Pekerjaan yang Diminta: Teruskan artikel tentang perumahan layak-terjangkau di bawah ini, dimulai sesudah kalimat terakhir yang ditampilkan.

Dokumen Sumber:
--*--
Sekitar Perumahan Layak-Terjangkau (2): Santun pada Konstitusi, Merdeka dari Kemiskinan Perumahan

TRANSINDONESIA.co | Tanggal 16 Agustus 2023 pagi, saya ambil waktu bekerja dari rumah; separoh hari. Menyediakan logika dan pikiran yang bekerja santun;  sepenoh hati. Menyimak pidato kenegaraan Presiden Joko Widodo.

Di dalam dan luar sana,  kompleks MPR RI  berdandan dengan dwiwarna merah putih. Megah, elegan dan santun. Isi pidato kenegaraan yang disiarkan langsung, Presiden menyinggung budaya santun budi pekerti luhur bangsa. Juga, mengingatkan puncak bonus demografi tahun 2030. Bekal menjejak 100 tahun Indonesia Emas 2045. Rakyat bisa menyaksikan dari ruang kaca dan jagat maya, dari ruang hunian rumah keluarga Indonesia.
--*--
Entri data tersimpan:
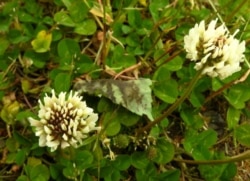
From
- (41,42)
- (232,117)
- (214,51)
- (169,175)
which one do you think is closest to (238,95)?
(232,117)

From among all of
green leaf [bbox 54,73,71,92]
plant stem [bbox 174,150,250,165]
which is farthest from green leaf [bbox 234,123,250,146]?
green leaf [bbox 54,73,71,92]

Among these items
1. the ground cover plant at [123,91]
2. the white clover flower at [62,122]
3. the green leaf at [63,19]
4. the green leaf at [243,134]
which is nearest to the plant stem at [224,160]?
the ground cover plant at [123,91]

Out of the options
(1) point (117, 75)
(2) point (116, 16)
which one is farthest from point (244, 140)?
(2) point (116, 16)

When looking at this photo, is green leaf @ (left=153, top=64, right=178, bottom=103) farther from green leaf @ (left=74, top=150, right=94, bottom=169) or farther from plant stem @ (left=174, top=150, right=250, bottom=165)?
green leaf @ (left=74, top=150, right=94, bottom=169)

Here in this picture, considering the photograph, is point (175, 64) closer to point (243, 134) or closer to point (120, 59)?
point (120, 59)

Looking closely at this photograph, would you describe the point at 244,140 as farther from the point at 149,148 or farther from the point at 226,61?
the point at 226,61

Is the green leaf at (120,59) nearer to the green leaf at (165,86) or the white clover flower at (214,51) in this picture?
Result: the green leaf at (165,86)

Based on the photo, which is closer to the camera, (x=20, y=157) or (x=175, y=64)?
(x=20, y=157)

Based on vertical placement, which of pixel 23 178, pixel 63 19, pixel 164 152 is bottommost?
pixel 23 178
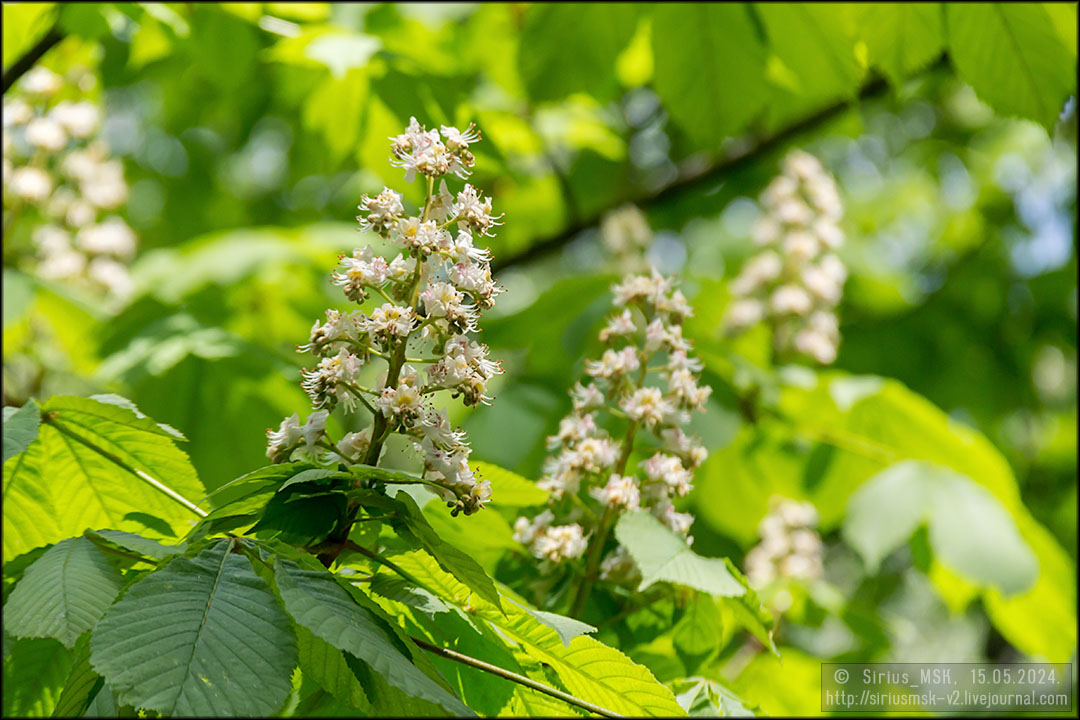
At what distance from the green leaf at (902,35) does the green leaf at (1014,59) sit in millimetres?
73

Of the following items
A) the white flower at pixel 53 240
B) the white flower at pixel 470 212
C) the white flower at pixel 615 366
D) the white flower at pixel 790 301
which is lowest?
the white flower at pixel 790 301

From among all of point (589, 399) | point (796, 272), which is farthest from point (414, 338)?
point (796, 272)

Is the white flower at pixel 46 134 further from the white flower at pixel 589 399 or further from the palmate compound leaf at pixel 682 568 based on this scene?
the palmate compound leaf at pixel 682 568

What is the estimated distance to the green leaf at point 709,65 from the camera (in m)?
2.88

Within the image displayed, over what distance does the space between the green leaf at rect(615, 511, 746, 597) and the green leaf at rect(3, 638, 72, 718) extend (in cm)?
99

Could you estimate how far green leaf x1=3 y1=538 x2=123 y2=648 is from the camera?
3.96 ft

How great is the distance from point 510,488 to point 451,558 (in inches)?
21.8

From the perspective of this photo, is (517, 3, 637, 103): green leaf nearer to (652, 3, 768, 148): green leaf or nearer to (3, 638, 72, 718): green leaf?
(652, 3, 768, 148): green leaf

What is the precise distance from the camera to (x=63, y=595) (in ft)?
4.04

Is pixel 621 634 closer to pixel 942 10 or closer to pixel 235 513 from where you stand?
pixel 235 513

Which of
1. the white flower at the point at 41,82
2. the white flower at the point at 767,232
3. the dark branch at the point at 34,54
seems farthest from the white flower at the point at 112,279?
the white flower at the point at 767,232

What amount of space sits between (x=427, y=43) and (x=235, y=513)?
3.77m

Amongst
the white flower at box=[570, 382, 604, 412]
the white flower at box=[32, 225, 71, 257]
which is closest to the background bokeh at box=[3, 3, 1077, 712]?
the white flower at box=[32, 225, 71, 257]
--*--
Jawaban:
Tak hanya di Senayan, wilayah dan rakyat Indonesia bersolek –yang seakan bersorak bahagia—dalam pengaruh semangat juang ala Agustus 1945.  Saya melihat itu di pelosok desa dan kota ketika melintasi kawasan perkotaan:  Yogjakarta-Sleman-Klaten-Boyolali-Semarang-Jakarta.  Kota-kota mulai berdandan meriah  Orang Medan bilang tampil stedi. Dengan kibar bendera, umbul merah-putih: melambangkan berani dan suci.

Bonus perjalanan lebih separoh tanah Jawa itu,  saya bisa merenung dalam kadar cukup; dan selebihnya bercakap cq. diskusi dengan dua navigator Andi Sahupala dan Yoga Is. Demi menjaga santun, dan sabar terhadap gejolak nalar, saya tak  sontak berteriak ketika menengok jamak rumah-rumah rakyat yang tua, kucel, tak berdandan, jauh dari kesan megah dan elegan. Sebagian bangunan rumah rakyat itu merunduk, melemah, namun  bendera merah putih berdiri tegak terpacak,  nyaris di tiap rumah. Memacak tegak bendera dwiwarna, itu watak kebangsaan yang santun kepada Kemerdekaan NRI (Negara Republik Indonesia).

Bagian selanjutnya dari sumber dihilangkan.